A própria concepção do LP possibilitou aos integrantes uma abordagem mais livre
como o desvencilhamento das temáticas adolescentes dos álbuns anteriores, as quais
incomodavam aos próprios integrantes, enfastiados com a Beatleamania dos fãs. A ideia
que permeia o disco é justamente a criação de uma banda fictícia, integrada por alter-
egos: a banda do Sgt. Pepper. Isso possibilitou uma visão crítica dos elementos
integrantes da banda com relação ao mercado da música e à indústria cultural. Desse
modo, é possível concluir que “por mais paradoxal que possa ser, foi a própria lógica da
indústria cultural que possibilitou essa reflexão” (FENERICK e MARQUIONI, 2008, p.
8).
Com o intuito de sair da lógica do show business a qual, obrigatoriamente, ligava
a carreira das bandas com as inumeráveis turnês e shows, o LP dos Beatles, Sgt. Pepper's
Lonely Hearts Club Band, foi concebido de modo a ser ele o próprio show. Assim, é
possível deflagrar essa intenção por detrás da elaboração do disco nas letras, como na
canção de abertura que diz “We’re Sgt. Pepper’s Lonely Hearts Club Band, We hope you
will enjoy the Show” e nas colagens presentes na capa do álbum, com a ilustração dos
alter-egos dos integrantes e de diversas figuras ilustres, mistas entre o Ocidente e o
Oriente. Isso se faz presente também nos ruídos que simulam a plateia e a afinação dos
instrumentos (FENERICK e MARQUIONI, 2008).
Fenerick e Marquioni (2008) colocam que os Beatles passaram cada vez mais a
entender o estúdio como um instrumento a parte, que podia empregar recursos diferentes
nas canções. Também se percebe o tensionamento do sistema tonal, com o emprego de
instrumentos orientais (cítaras, harpas, etc). Em suma, o grupo distancia-se das canções
pop que outrora faziam sucesso. Mas novamente, ressalta-se que isso só pode ser feito
dentro de uma lógica de estúdio, munidos dos recursos de produção em estúdio. É desse
modo que o hibridismo cultural se faz presente, sendo que após o Sgt. Pepper toda essa
plêiade de elementos tão díspares; ruídos, instrumentos não-usais, colagens; pôde ser
empregada na estética pop dos anos seguintes. Desse modo, uma ilustração deste
hibridismo pode ser apreendida ao observarmos o que acontece no antigo “vazio” de 24
compassos na canção Day in the Life, o qual fora preenchido por uma orquestra:

o campo da música popular era ampliado com a inclusão de técnicas


provenientes das vanguardas musicais dos anos 50 e 60 (especialmente
a partir das pesquisas de John Cage, Karlheinz Stockhausen, Luciano
Berio e Pierre Boulez); mas essa canção, apesar de tudo, não deixava
de ser música popular, e enquanto tal, com limites para as
experimentações (FENERICK; MARCHIONI, 2008, p. 15).

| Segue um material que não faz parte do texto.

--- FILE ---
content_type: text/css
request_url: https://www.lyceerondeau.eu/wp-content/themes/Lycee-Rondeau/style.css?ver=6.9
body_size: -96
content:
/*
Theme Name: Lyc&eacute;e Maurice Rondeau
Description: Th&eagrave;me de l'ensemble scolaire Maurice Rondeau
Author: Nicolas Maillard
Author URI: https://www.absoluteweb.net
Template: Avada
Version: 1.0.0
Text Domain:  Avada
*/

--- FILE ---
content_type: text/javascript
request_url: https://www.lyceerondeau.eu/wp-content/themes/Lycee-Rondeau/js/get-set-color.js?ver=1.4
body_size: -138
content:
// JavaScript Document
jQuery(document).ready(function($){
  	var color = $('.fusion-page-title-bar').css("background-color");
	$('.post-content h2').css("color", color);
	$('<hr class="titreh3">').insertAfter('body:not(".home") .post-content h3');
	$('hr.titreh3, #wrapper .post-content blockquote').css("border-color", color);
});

Portanto, percebe-se que a criação do álbum dos Beatles, Sgt. Pepper's Lonely
Hearts Club Band foi, desde a sua concepção inicial, uma tentativa de aglomerar os
elementos vanguardistas dentro ainda de uma estética popular, apresentando um
sincretismo de elementos que tencionam a usual música popular antes feita pelo grupo e
introduzindo elementos inéditos, e muitas vezes totalmente aleatórios, adicionando novas
abordagens à forma tradicional de gravação em estúdio.
REFERÊNCIAS

FENERICK, José Adriano; MARQUIONI, Carlos Eduardo. SGT. PEPPER’S LONELY


HEARTS CLUB BAND: UMA COLAGEM DE SONS E IMAGENS. Fênix – Revista
de História e Estudos Culturais Janeiro/ Fevereiro/ Março de 2008 Vol. 5 Ano V nº 1.

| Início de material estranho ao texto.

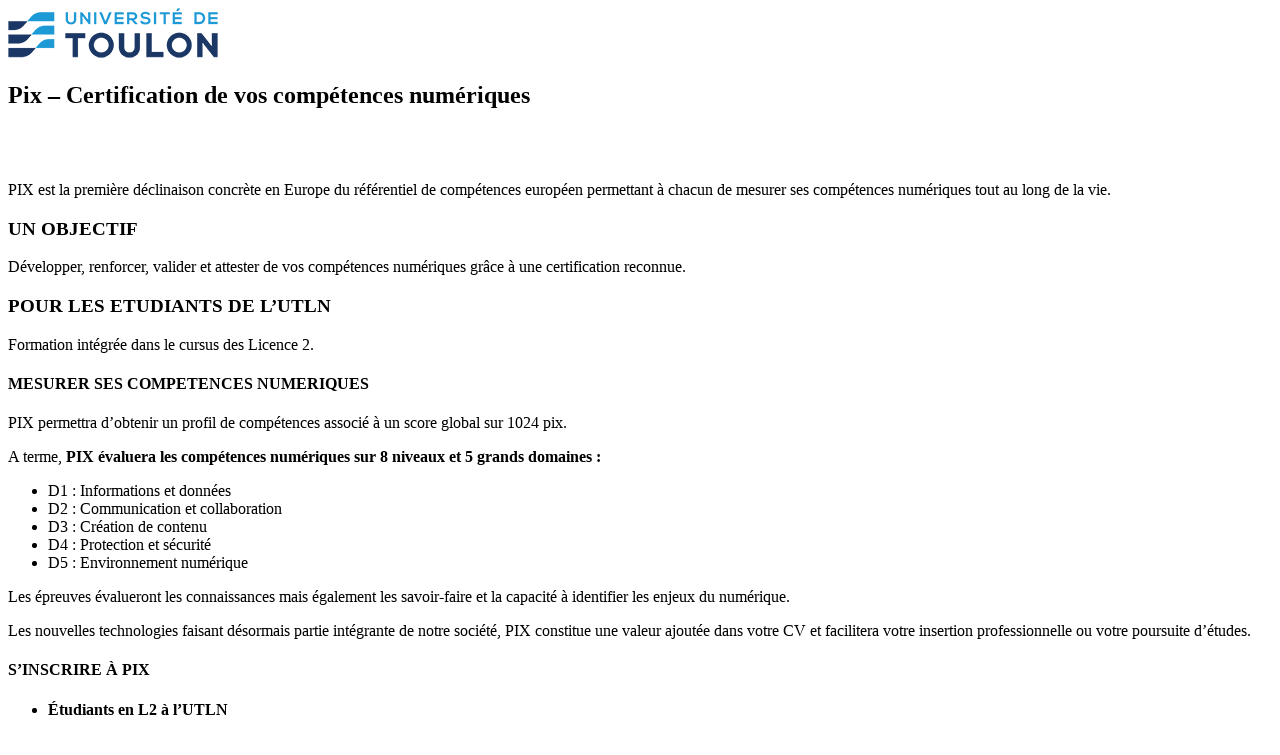

--- FILE ---
content_type: text/html; charset=utf-8
request_url: https://dsiun.univ-tln.fr/spip.php?page=imprimer&id_article=97
body_size: 2110
content:

<!DOCTYPE html>
<html>

<head>
        <meta charset="utf-8" />
        <!--[if lt IE 9]>
    <script src="http://html5shiv.googlecode.com/svn/trunk/html5.js"></script>
<![endif]-->

<title>Pix – Certification de vos compétences numériques - Direction du Système d'Information et des Usages Numériques</title>
</head>



<body>
<img src="squelettes/images/logo-UTLN.png" alt="Logo UTLN" />
<h2>Pix – Certification de vos compétences numériques</h2>



<br /><br />
<div id="chapo"><p>PIX est la première déclinaison concrète en Europe du référentiel de compétences européen permettant à chacun de mesurer ses compétences numériques tout au long de la vie.</p></div> <!-- fin div chapo -->
<h3 class="spip">UN OBJECTIF</h3>
<p>Développer, renforcer, valider et attester de vos compétences numériques grâce à une certification reconnue.</p>
<h3 class="spip">POUR LES ETUDIANTS DE L’UTLN</h3>
<p>Formation intégrée dans le cursus des Licence 2.</p>
<h4 class="spip">MESURER SES COMPETENCES NUMERIQUES </h4>
<p>PIX permettra d’obtenir un profil de compétences associé à un score global sur 1024 pix.</p>
<p>A terme, <strong>PIX évaluera les compétences numériques sur 8 niveaux et 5 grands domaines&nbsp;: </strong></p>
<ul class="spip" role="list"><li> D1&nbsp;: Informations et données</li><li> D2&nbsp;: Communication et collaboration</li><li> D3&nbsp;: Création de contenu</li><li> D4&nbsp;: Protection et sécurité</li><li> D5&nbsp;: Environnement numérique</li></ul>
<p>Les épreuves évalueront les connaissances mais également les savoir-faire et la capacité à identifier les enjeux du numérique.</p>
<p>Les nouvelles technologies faisant désormais partie intégrante de notre société, PIX constitue une valeur ajoutée dans votre CV et facilitera votre insertion professionnelle ou votre poursuite d’études.</p>
<h4 class="spip">S’INSCRIRE À PIX</h4><ul class="spip" role="list"><li> <strong>Étudiants en L2 à l’UTLN </strong>
<ul class="spip" role="list"><li> La formation PIX est intégrée à votre cursus et est obligatoire.</li><li> Les modalités vous seront présentées lors de la 1ère séance de cours.</li></ul></li></ul><ul class="spip" role="list"><li> <strong>Candidats libres* </strong>
<ul class="spip" role="list"><li> Il faut être inscrit à l’UTLN en L3 ou niveau supérieur.</li><li> Plus d’infos à <a href="#" title="pix..&#229;t..univ-tln.fr" onclick="location.href=lancerlien('pix,6940e5086ed82,univ-tln.fr',',6940e5086ed82,'); return false;" class="spip_mail">pix<span class='mcrypt'>&nbsp;</span>univ-tln.fr</a></li></ul></li></ul>
<p>* sous réserve de mise en place d’une session</p>
<h3 class="spip">POUR LES ENSEIGNANTS DE PIX </h3><h4 class="spip">Mise à disposition des TP sur la plateforme Moodle</h4>
<p>Pix bénéficie d’un espace spécifique sur la plateforme Moodle&nbsp;: <a href="https://moodle.univ-tln.fr/course/index.php?categoryid=788" class="spip_out" rel="external">https://moodle.univ-tln.fr/course/index.php?categoryid=788</a></p>
<ul class="spip" role="list"><li> Un <strong>espace enseignant</strong> regroupant les informations générales concernant le fonctionnement de la certification au sein de l’Université de Toulon.</li></ul><ul class="spip" role="list"><li> Un <strong>espace TP</strong> pour chaque UFR dans lequel les enseignants peuvent retrouver leurs espaces de cours (1 TP par domaine).</li></ul>
<p>Si vous intervenez dans plusieurs UFR, vous disposerez de plusieurs espaces de cours.</p>
<p><strong>Les TP sont identiques pour tous les enseignants</strong>. Une fois le TP mis à disposition, vous devez&nbsp;:</p>
<ul class="spip" role="list"><li> Mettre à jour les dates de disponibilité des différentes activités à réaliser</li><li> Indiquer à vos étudiants la clé d’inscription</li><li> Récupérer les résultats une fois le TP achevé</li><li> Envoyer les notes des différents TP/domaines au secrétariat pédagogique.</li></ul><h3 class="spip">Besoin d’un complément d’informations&nbsp;? </h3>
<p>Le référent Pix de l’Université de Toulon et le secrétariat sont joignables à cette adresse&nbsp;: <a href="#" title="c2i..&#229;t..univ-tln.fr" onclick="location.href=lancerlien('c2i,6940e5086edee,univ-tln.fr',',6940e5086edee,'); return false;" class="spip_mail">pix<span class='mcrypt'>&nbsp;</span>univ-tln.fr</a></p><br />
<br />


Direction du Système d'Information et des Usages Numériques - <a href="https://dsiun.univ-tln.fr/Pix-Certification-de-vos-competences-numeriques.html">https://dsiun.univ-tln.fr/Pix-Certification-de-vos-competences-numeriques.html</a> - <a href="mailto:dsiun@univ-tln.fr">dsiun@univ-tln.fr</a>
<script type="text/javascript">tarteaucitron.user.googletagmanagerId = 'G-05JQCSPMBH';
(tarteaucitron.job = tarteaucitron.job || []).push('googletagmanager');
</script></body>
	

</html>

GOFFMAN, Ken; JOY, Dan. Contracultura através dos tempos: do mito de Prometeu
à cultura digital. Rio de Janeiro: Ediouro, 2007.

ROSZAK, Theodore. A contracultura: reflexões sobre a cultura tecnocrática e a


oposição juvenil. Petrópolis: Vozes, 1972.

VARGAS, Herom. Tinindo trincando: contracultura e rock no samba dos Novos Baianos.
Comunicação e cultura, vol. 9. n. 3, 2011.